Alioune shook her head. "His strength comes from the depths of his depravity. Desire is strong in his heart. He wants so much, so badly."
"Look at him, Tonton," said Kueur, standing, strutting toward the doorway, presenting Dex like a game show hostess sweeping her hand across a stage full of prizes. "Look at what we've done to him, how long he's waited, suffering. And still, he stands. For us. Is that not right,
mon petit
Dex?"
The healer whispered, "Yes."
"Louder!" Kueur commanded.
"Yes!" Dex screamed, sending ripples of agony through flame and smoke.
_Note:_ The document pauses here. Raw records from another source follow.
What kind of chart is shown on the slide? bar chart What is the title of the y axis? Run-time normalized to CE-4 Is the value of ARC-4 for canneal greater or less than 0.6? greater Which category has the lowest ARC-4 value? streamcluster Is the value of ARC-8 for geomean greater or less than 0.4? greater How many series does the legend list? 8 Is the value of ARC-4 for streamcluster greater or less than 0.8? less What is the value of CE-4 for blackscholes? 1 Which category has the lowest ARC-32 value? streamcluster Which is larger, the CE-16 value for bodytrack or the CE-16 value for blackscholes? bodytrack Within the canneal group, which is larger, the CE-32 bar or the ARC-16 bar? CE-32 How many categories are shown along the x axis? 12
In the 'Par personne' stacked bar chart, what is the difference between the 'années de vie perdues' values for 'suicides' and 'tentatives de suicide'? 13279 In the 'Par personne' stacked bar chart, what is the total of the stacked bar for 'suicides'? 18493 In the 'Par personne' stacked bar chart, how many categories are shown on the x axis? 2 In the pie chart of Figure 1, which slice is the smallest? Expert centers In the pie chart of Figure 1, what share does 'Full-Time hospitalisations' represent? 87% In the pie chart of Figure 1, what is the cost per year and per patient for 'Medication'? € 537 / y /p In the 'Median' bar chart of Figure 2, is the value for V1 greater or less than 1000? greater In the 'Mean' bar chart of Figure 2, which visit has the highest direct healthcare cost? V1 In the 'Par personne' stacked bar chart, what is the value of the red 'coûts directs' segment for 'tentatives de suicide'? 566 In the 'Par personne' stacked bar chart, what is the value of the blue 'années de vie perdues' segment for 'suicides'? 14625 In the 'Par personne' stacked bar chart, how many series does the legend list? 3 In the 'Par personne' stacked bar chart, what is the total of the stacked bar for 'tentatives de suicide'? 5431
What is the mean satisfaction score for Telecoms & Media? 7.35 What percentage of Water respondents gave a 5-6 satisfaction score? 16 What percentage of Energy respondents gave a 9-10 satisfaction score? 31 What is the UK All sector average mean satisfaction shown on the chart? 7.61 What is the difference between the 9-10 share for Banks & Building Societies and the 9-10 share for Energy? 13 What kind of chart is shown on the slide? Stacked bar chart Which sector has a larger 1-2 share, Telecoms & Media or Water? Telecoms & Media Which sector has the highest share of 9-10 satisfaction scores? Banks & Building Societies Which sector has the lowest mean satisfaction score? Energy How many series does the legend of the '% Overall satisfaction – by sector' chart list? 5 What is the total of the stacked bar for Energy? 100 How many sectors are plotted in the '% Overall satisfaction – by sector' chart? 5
Kueur raised an eyebrow and placed a fingertip at the corner of her mouth. She glanced at the alcove, winked, cocked her head toward the Box, smiled at the reaction she received from the suited men.
Max did not bother to look over at the men. He studied Dex, trying to understand the hunger the twins had uncovered in him, wondering if he wanted the soul of such a man in his child.
His child. He smiled at the slip, at the thought of passing something of himself on beyond his death. His amusement quickly vanished under reality's harsh glare.
"You see?" Alioune said, joining her sister.
"Let us do this for you, Tonton."
"I don't think I want to rely on his soul to protect me."
"It will not be his soul when we are done with the harrowing," Alioune said. "It will be a small spirit, with sins and corruption burned away. The hunger will be left, yes, but do we not all have appetites? The child could hardly be a part of our family without appetites. The spirit will be strong, and that is what is important. Strong, and imprinted on the three of us. We will work hard, make certain the soul is worthy of you, and your child."
Max considered, reluctant to hope. "What if the child is a girl, or some kind of monster?"
"The soul, Tonton, will be pure, and take without protest whatever shell it receives."
Nausea twisted Max's stomach. "How long? Is there enough time?"
Alioune went to the Box, leaned against the door and looked in. "We have enough time, if we work straight through to the time of your delivery." She looked to her sister. "If we work true, cut with precision, and release the soul at the proper moment."